Бедна наша родина кроткая
В древесную цветень и сочь,
И лето такое короткое,
Как майская теплая ночь.
Заря, холодней и багровей.
Туман припадает ниц.
Уже в облетевшей дуброве
Разносится звон синиц.
 

Пастернак

 
Дремала даль, рядясь неряшливо
Над ледяной окрошкой в иней.
И вскрикивала, и покашливала
За пьяной мартовской ботвиньей.
* * *
И мартовская ночь, и автор
Шли шибко, вглядываясь изредка
В мелькавшего, как бы взаправду
И вдруг скрывавшегося призрака.
То был рассвет…
 

Ударения странные. Часто на наречиях, деепричастиях, бывает, даже на таких всегда неударных частях речи, как предлог или союз. И при этом тоже ощутимая, притягивающая стихотворная музыка.

Наверное, не может быть прекрасного стихотворения со слабой мыслью. И не может быть слабого стиха с прекрасной мыслью – тогда это просто не стихи, а мысль. Словесное содержание в стихе находится в неразрывной взаимосвязи с ритмом, рифмой. У больших поэтов не только слова своими буквами и слогами, но и сама мысль является главной образующей музыкального напева.

 
Для призраков закрыл я вежды.
Но отдаленные надежды
Тревожат сердце иногда.
Без неприметного следа
Мне было б грустно мир оставить.
Живу, пишу не для похвал,
Но я бы, кажется, желал
Смиренный жребий свой прославить,
Чтоб обо мне, как верный друг,
Напомнил хоть единый звук.
 

Это и доверительный разговор, совсем простой, совсем понятный, простая и вместе неожиданная своей естественностью рифма, и глубокая, горькая и гордая мысль, это и игра на каком-то неведомом музыкальном инструменте.

Это – стихи.

Это – Пушкин.

Про разное

В частности, про эту статью. Самое время объяснить, какую цель я преследую.

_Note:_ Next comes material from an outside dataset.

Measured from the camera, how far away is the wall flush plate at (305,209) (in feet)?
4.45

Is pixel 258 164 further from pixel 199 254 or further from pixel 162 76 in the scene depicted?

Я хочу по возможности точно вспомнить те моменты, когда для меня открывалось новое искусство. Искусство каждый должен открыть сам. Поэтому я стараюсь не обобщать, а говорю только о собственном впечатлении. Мой опыт не велик, многое ко мне пришло с опозданием. Я делюсь им с целью доказать вам, более молодым, что зритель – лицо активное. Удовольствие и обогащение, получаемые от искусства, прямо пропорциональны душевной активности воспринимающего.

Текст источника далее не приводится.